Thinking About Ensuring Content Longevity

Just listened to Dave Winer's podcast about building a For The Record Blogging System. As he rightly points out that the problem with such a system isn't the actual technology to create / build the post, but ensuring that the post lives on forever. We have lost so much of the history of the web as as companies who hosted our content have gone out of business or changed their focus.    People use Medium for this today, what guarantee do we have that they will be up and running tomorrow / next month / next year?

My initial thought about this was "people should host their own content on their own domain".... and then I thought about it.  If I were to die tomorrow, everything I host would slowly fade away:

  1. When my credit cards are cancelled my host will discontinue service and *poof* my content will be stricken from the web. Same goes for my domains, eventually they'll expire and then "Bye Bye"
  2. If I make arrangements to make sure hosting and domain renewal aren't a problem; eventually they'll be a problem somewhere on the server. Maybe a security update will be released that won't get applied and the server is hacked. Maybe a drive failure. Maybe DB corruption. At some point the lack of a sysadmin will become a problem.
  3. If I make it through this hurdle eventually things will slowly slip away via entropy. HTML, CSS and Javascript features will be deprecated and removed.
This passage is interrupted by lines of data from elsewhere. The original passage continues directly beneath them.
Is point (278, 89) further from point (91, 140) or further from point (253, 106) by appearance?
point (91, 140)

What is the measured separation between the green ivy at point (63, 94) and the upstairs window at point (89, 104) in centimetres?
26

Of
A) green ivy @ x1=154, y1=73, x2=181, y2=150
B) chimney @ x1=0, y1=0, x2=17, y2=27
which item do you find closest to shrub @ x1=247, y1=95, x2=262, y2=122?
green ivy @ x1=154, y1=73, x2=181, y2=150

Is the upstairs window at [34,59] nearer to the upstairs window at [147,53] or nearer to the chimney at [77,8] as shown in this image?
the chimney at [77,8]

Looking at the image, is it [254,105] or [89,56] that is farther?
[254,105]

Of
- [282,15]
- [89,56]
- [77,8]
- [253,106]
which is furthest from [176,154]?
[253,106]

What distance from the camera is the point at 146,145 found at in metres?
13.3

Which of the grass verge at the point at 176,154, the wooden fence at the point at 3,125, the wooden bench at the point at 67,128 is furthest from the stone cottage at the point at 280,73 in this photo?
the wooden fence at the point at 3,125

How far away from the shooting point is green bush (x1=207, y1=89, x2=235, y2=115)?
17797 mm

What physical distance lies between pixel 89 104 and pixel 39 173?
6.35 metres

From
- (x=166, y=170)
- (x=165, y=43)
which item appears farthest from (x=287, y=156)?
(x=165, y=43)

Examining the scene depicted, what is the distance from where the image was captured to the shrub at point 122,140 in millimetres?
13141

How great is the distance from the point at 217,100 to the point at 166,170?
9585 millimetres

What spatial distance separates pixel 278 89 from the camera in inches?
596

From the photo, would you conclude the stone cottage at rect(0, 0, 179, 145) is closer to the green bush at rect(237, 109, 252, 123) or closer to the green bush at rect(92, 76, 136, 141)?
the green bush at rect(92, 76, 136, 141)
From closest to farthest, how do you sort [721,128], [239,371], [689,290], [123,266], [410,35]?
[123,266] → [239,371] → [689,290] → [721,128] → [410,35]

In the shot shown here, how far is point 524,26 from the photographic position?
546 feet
File formats will die out of favor with new and shiny things replacing them (think flash). 
  4. Eventually my estate will run out of money and #1 will happen.
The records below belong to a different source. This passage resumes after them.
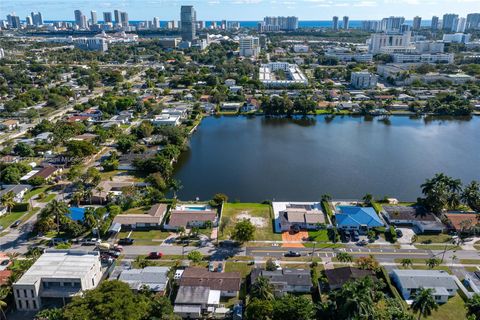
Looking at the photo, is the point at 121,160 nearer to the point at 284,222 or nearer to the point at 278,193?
the point at 278,193

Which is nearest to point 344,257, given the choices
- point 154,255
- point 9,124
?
point 154,255

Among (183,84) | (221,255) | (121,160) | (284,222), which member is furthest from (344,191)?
(183,84)

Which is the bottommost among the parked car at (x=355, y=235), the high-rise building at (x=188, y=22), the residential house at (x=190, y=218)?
the parked car at (x=355, y=235)

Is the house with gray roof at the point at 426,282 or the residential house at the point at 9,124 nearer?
the house with gray roof at the point at 426,282

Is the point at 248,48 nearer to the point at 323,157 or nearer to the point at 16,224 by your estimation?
the point at 323,157

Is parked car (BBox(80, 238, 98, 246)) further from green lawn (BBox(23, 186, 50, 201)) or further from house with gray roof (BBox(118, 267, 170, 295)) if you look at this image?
green lawn (BBox(23, 186, 50, 201))

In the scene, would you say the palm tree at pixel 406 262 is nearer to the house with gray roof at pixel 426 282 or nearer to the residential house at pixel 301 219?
the house with gray roof at pixel 426 282

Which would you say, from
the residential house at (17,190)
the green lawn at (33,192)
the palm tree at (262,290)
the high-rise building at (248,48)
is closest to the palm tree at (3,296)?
the palm tree at (262,290)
Perhaps by random coincidence the next podcast that popped up on my player was Jason Scott's.  For those not in the know, Jason works at the Internet Archive, a non-profit founder by Brewster Kahle which is attempting to archive ... well ... everything.  You may know the archive from the wayback machine or collection of older games.  Those are only a small part, they are truly trying to be a modern day Library of Alexandria.  If it can be digitized and archived the IA is trying to archive it. 

Now, the wayback machine, isn't the direct solution to this problem but the fact these things popped up back to back got me thinking about the problem.